═════ Record list ═════
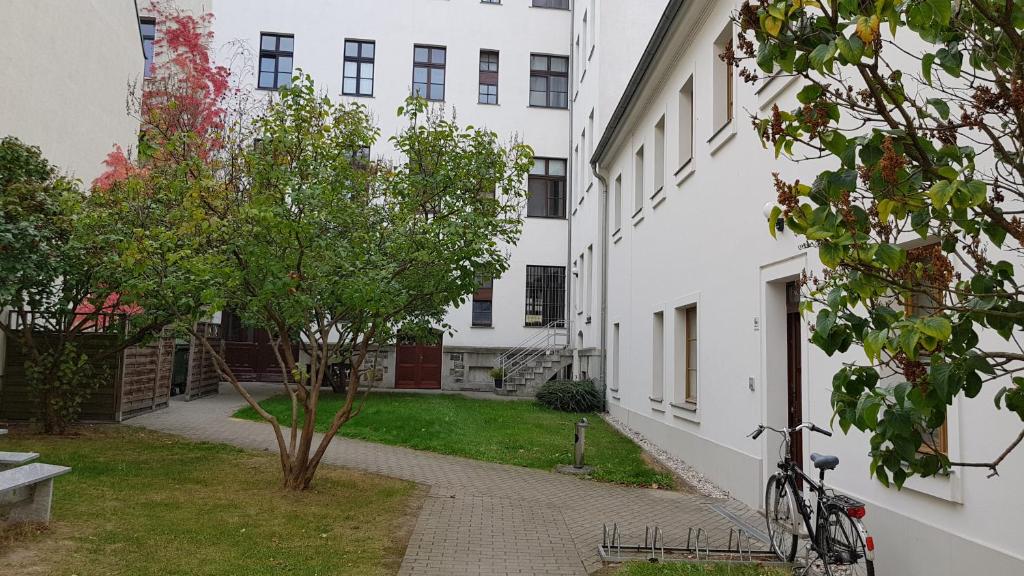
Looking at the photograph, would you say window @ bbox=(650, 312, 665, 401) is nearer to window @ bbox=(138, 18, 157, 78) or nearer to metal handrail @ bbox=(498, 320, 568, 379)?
metal handrail @ bbox=(498, 320, 568, 379)

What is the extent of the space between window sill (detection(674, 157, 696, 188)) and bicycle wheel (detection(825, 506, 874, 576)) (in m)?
6.37

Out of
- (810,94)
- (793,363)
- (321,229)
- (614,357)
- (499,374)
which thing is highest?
(321,229)

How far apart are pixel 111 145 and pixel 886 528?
1834cm

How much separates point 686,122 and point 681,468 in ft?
17.2

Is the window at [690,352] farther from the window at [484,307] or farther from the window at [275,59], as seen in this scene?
the window at [275,59]

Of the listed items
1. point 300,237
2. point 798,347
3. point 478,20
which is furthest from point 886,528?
point 478,20

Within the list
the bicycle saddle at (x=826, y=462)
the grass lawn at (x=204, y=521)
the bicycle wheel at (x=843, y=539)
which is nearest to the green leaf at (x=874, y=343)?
the bicycle wheel at (x=843, y=539)

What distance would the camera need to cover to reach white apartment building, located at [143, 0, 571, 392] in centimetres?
2550

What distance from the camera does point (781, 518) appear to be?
5.99 m

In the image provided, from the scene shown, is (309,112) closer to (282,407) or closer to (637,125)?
(637,125)

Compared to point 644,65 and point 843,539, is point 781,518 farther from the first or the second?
point 644,65

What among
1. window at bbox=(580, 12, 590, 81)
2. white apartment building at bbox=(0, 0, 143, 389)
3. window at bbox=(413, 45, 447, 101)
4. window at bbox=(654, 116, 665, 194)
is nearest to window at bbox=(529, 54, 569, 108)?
window at bbox=(580, 12, 590, 81)

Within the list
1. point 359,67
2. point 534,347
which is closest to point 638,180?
point 534,347

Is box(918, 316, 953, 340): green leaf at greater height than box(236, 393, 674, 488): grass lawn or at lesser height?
greater
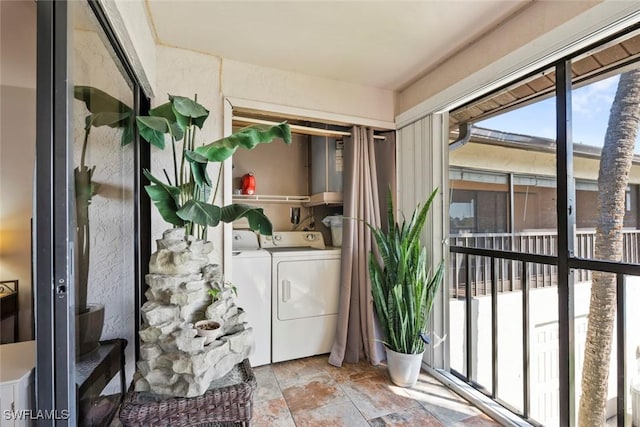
═════
> [Written task]
Output as a JSON list of strings the part of the entries that opens with the line containing "Is box(918, 316, 953, 340): green" and runs through the end of the entries, with one string per line. Omit blank lines and leave the pictures out.

> [Response to the task]
[
  "Is box(918, 316, 953, 340): green leaf at greater height than box(236, 393, 674, 488): grass lawn or at lesser height?",
  "greater"
]